## Document segment
------
The experience of the disciples that day when they saw the risen Jesus must have been amazing and their faith and trust in Jesus rose to new heights.

When Thomas didn’t have that same experience and he was still left sad and depressed, Jesus could have taken the attitude, “Well, Thomas, you have the word of the disciples that should be enough.”  But Jesus isn’t like that.  He doesn’t ridicule Thomas for wanting to experience firsthand the resurrected Jesus.  He invites Thomas, “Put your finger here, and look at my hands; then reach out your hand and put it in my side. Stop your doubting, and believe!”  He goes out of his way for this one man and lets him experience the resurrection first hand.  Jesus provides this experience to reassure the troubled and doubting Thomas that the disciples were speaking the truth.  Thomas believes and exclaims, “My Lord and my God!”

This incident tells us clearly that seeing, touching, experiencing God in dramatic ways strengthens our faith, confirms our understanding of God, reassures us of the power and love of God but is not the basis of our faith.  If our faith in God rested only on our experiences then our faith would yoyo up and down every day, depending on whether our experiences were good or bad.  If we depended on our experiences of God to prove his love for us, then what would we do when the only evidence we see is sadness, tragedy and death.

You see, there comes a time when we have faith in God in spite of the circumstances we are experiencing.  Even when there is no immediate proof from your experience that God is powerful and that he loves you, you continue to trust in him.  We believe even though we can’t see it.  Faith keeps on trusting in spite of the fact that we can no longer see God’s hand at work.  Faith keeps on believing that God is faithful to his promises.

In spite of being jailed and his life threatened, Paul continued to trust God.
In spite of being imprisoned in 1943 for his political and Christian opposition to the Nazi regime, Dietrich Bonhoeffer continued to trust God.  He became pastor to fellow prisoners, spoke about God’s love and prayed with them.

Mother Teresa continued to help the poor and dying of Calcutta.  All she saw, day in and day out, was human misery.  She never lost sight of the loving God.
A mother continues to trust God even though her two small children were killed in a car accident.
A man continues to pray to God even though his body is filled with disease and daily struggles with pain.  He says, “God knows what he is doing”.

There comes a time when we believe even though there’s no immediate, obvious evidence that God is nearby.  We believe even though we can’t see.  That’s what Jesus was getting at when he said, “How happy are those who believe without seeing me!”  Faith in the New Testament is just this – trusting and relying on God even when our experience of God barely exists.  This is where Thomas came unstuck.  He should have believed that Jesus would rise again because Jesus had said he would.  In fact, all the disciples should have believed this in spite of what they had experienced.

Faith has to do with relying on a promise, trusting a word, holding on to what we know about God and believing that, regardless of what happens.

Faith believes that God is true to his word.  He never deserts us.  His love always burns strongly for us.  Even when the circumstances in our life might tempt us to think otherwise, faith holds on to believing that God knows what he is doing.

Jesus came to Thomas with understanding and compassion.  He helped Thomas in his faith, just as he helps us when we begin to wonder about God’s genuineness. He has given us the Holy Spirit to help us when our faith wavers. He helps us trust God’s promises even though our experience tells us otherwise.

From time to time, we are actually allowed to see him touch our lives and feel his presence; other times we rely on our experience of God from the past.
That’s okay but there will also be times when we rely solely on God’s Word of promise.  He said that he would always be our helper and strength, and we need to simply rely on the promise.

Jesus says to us as he said to Thomas, “Do you believe because you see me?  How happy are those who believe without seeing me!”
------
## The problem
List every person the text on Thomas and faith gives as an example of trusting God in spite of hardship, starting with Paul.

[Collected data]
------
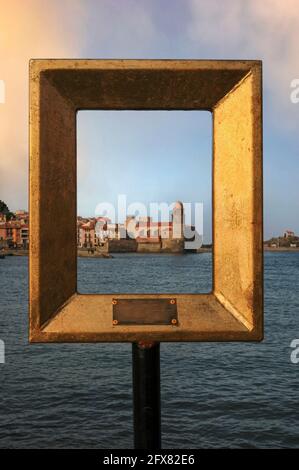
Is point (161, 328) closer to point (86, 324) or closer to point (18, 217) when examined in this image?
point (86, 324)

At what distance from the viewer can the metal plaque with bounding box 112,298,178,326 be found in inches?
96.6

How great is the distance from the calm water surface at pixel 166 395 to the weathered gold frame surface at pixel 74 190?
520 inches

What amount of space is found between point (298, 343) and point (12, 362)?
53.0 ft

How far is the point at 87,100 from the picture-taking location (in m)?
2.70

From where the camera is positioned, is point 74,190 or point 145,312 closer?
point 145,312

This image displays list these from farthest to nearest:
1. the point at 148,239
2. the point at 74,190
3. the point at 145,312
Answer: the point at 148,239 < the point at 74,190 < the point at 145,312

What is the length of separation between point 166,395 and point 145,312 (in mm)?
18264

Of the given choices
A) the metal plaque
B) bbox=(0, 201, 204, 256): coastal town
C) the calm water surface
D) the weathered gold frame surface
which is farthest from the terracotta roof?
the metal plaque

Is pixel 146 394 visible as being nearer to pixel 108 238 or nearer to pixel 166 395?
pixel 166 395

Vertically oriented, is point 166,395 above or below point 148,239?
below

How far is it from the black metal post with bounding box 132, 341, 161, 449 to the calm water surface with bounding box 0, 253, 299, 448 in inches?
510

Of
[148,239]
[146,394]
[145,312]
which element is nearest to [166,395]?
[146,394]

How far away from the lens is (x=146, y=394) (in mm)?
2541

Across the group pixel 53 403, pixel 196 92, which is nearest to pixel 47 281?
pixel 196 92
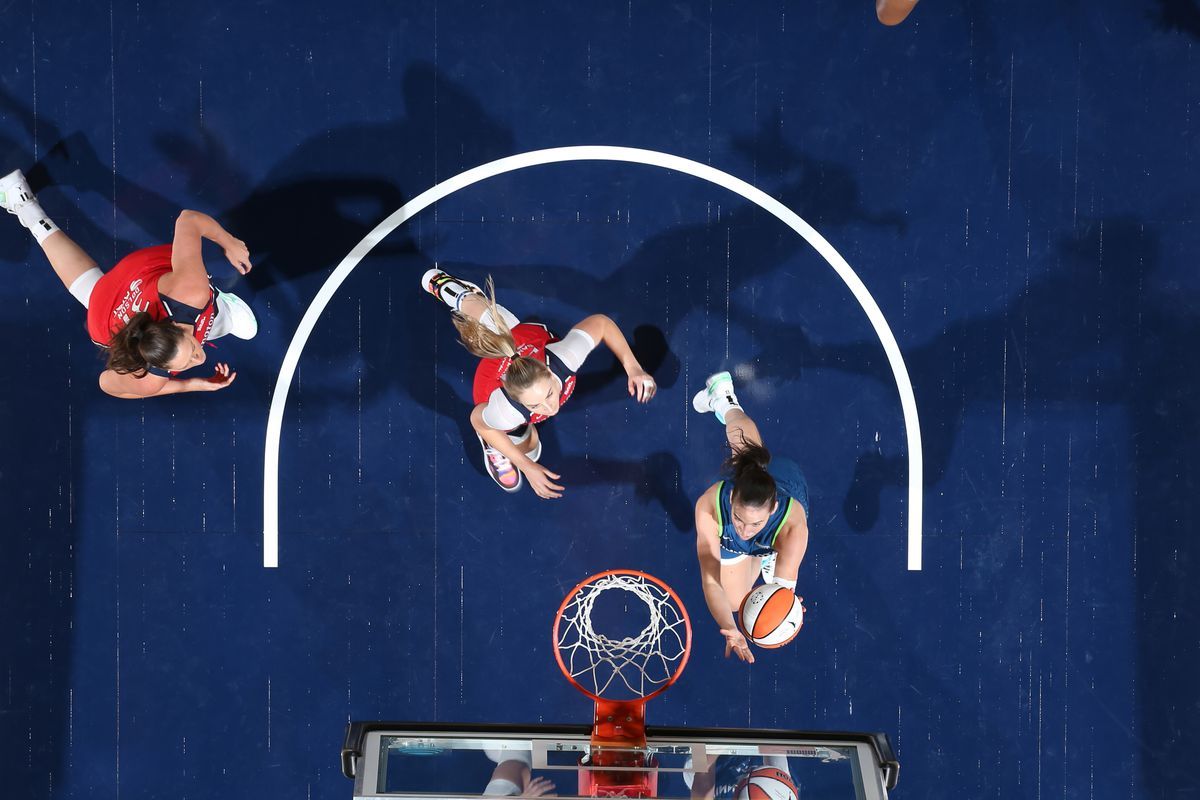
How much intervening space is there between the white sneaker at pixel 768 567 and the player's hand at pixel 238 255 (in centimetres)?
393

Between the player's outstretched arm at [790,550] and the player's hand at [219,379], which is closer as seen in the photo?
the player's outstretched arm at [790,550]

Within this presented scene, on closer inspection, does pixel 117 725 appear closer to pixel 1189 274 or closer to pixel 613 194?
pixel 613 194


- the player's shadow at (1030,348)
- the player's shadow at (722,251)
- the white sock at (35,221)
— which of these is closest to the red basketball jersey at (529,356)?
the player's shadow at (722,251)

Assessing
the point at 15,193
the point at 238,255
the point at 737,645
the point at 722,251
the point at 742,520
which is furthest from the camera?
the point at 722,251

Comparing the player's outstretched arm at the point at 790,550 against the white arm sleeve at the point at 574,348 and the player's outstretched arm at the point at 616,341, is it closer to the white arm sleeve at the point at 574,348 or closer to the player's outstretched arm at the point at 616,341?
the player's outstretched arm at the point at 616,341

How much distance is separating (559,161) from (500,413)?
1869mm

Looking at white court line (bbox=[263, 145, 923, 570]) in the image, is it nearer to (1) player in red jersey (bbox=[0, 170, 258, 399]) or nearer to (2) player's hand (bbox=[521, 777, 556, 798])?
(1) player in red jersey (bbox=[0, 170, 258, 399])

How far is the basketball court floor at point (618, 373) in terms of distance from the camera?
6.33 metres

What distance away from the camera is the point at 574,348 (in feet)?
19.3

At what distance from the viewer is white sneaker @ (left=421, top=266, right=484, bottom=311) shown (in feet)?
20.0

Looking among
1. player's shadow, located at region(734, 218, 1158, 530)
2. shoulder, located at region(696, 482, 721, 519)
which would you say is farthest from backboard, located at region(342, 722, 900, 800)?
player's shadow, located at region(734, 218, 1158, 530)

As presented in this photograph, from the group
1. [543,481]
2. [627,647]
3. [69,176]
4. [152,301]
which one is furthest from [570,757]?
[69,176]

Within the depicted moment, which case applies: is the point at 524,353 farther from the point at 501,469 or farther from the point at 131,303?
the point at 131,303

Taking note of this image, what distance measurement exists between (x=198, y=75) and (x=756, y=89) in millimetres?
3932
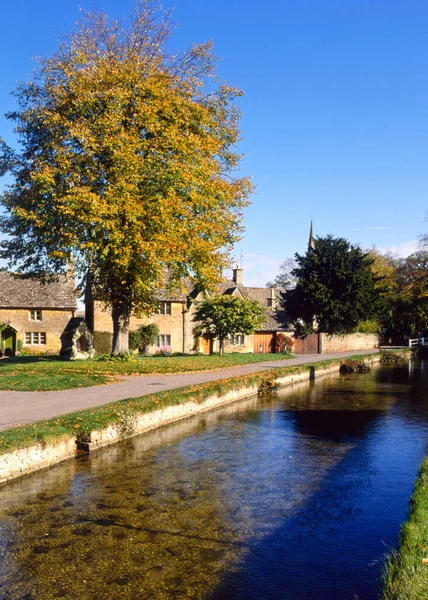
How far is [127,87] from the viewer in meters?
28.7

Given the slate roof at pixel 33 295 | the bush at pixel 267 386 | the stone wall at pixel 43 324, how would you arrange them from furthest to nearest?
the slate roof at pixel 33 295, the stone wall at pixel 43 324, the bush at pixel 267 386

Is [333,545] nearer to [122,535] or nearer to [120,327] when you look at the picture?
[122,535]

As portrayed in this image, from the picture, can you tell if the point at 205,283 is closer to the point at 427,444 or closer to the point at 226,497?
the point at 427,444

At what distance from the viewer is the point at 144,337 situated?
48.6 metres

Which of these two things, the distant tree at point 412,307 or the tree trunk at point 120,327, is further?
the distant tree at point 412,307

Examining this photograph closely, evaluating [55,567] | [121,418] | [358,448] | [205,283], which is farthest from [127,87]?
[55,567]

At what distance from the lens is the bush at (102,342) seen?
47312mm

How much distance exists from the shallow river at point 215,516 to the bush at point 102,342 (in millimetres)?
30471

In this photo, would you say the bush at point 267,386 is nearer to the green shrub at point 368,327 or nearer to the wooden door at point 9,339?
the wooden door at point 9,339

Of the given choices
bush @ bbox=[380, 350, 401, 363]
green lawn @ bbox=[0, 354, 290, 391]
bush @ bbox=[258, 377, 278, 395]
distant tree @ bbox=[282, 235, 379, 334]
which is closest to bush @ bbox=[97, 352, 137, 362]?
green lawn @ bbox=[0, 354, 290, 391]

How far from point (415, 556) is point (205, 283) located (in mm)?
26425

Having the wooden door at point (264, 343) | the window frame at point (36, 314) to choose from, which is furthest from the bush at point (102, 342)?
the wooden door at point (264, 343)

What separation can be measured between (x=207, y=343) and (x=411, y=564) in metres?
46.4

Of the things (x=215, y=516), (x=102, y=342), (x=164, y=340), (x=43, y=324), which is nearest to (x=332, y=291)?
(x=164, y=340)
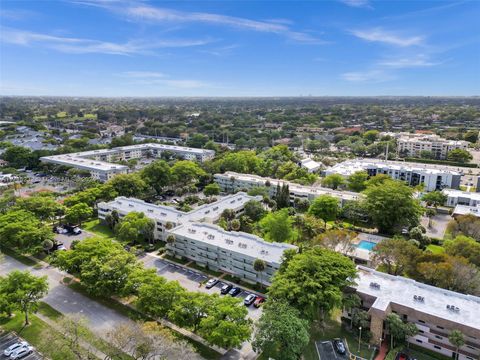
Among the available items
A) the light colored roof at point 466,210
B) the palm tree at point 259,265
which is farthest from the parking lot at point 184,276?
the light colored roof at point 466,210

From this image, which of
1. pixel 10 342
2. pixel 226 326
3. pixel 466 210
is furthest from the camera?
pixel 466 210

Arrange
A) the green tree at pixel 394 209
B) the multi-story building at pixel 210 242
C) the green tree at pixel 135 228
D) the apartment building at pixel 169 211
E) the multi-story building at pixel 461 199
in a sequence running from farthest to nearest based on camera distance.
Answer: the multi-story building at pixel 461 199
the green tree at pixel 394 209
the apartment building at pixel 169 211
the green tree at pixel 135 228
the multi-story building at pixel 210 242

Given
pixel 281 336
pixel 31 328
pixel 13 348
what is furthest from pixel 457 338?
pixel 31 328

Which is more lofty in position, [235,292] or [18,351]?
[235,292]

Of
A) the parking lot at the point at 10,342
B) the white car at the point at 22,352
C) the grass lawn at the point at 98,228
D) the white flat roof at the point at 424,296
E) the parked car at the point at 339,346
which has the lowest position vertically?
the parking lot at the point at 10,342

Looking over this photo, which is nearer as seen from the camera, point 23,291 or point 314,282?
point 314,282

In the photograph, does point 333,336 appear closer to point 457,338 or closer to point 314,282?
point 314,282

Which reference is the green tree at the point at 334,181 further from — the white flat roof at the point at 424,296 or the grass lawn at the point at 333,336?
the grass lawn at the point at 333,336
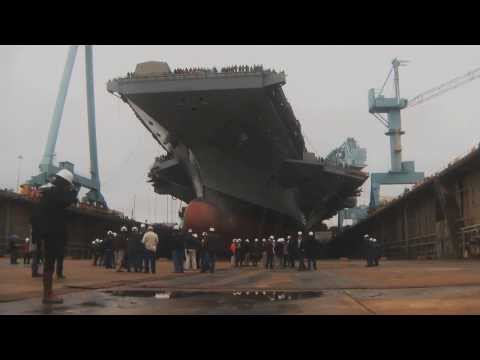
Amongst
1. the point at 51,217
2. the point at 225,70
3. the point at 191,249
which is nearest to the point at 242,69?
the point at 225,70

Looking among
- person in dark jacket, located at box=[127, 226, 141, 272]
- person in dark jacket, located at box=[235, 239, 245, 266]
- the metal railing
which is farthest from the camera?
the metal railing

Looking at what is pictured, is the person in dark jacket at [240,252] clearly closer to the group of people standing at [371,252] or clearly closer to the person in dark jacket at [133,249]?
the group of people standing at [371,252]

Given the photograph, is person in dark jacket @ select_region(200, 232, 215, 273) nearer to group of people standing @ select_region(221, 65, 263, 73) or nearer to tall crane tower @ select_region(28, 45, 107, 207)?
group of people standing @ select_region(221, 65, 263, 73)

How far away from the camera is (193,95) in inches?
1288

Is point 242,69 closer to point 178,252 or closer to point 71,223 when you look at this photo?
point 178,252

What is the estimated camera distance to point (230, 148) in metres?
37.8

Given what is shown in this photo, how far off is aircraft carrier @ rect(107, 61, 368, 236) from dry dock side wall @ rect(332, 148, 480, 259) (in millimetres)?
5055

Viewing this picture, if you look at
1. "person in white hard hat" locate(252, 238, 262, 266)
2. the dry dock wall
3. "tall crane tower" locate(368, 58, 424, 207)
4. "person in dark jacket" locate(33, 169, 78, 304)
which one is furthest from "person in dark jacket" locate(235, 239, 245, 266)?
"tall crane tower" locate(368, 58, 424, 207)

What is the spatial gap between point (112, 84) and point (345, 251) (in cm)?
4076

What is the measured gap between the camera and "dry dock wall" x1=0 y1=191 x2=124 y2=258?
47331mm

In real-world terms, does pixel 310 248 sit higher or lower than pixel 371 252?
higher

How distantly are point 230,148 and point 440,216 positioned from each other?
14.8 meters

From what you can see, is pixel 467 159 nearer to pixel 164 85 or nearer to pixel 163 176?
pixel 164 85

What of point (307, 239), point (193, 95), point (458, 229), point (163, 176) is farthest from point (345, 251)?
point (307, 239)
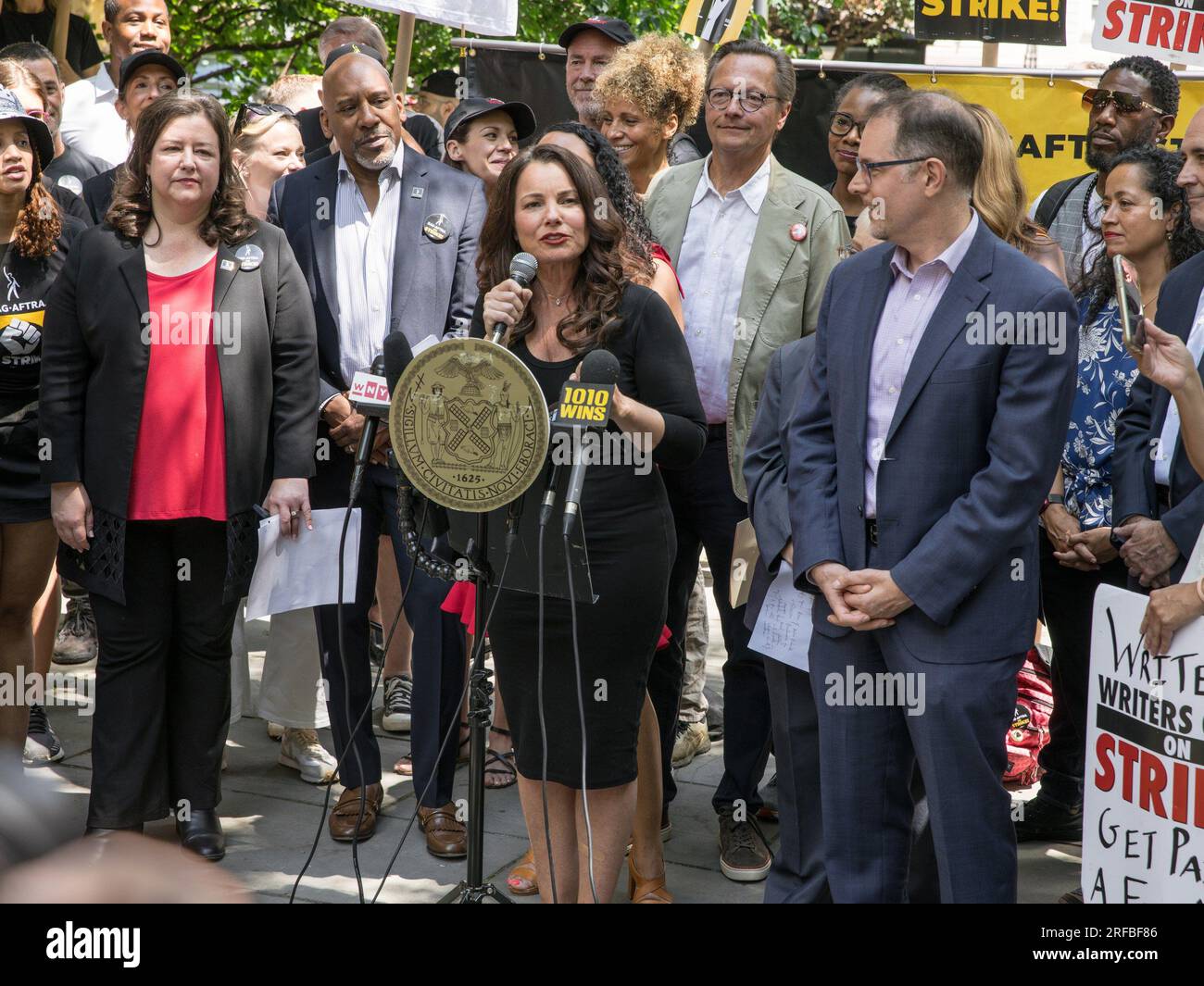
------
## Completed exercise
- Paul, who was jailed and had his life threatened
- Dietrich Bonhoeffer, who was imprisoned in 1943 for his political and Christian opposition to the Nazi regime
- Mother Teresa, who helped the poor and dying of Calcutta
- A mother whose two small children were killed in a car accident
- A man whose body is filled with disease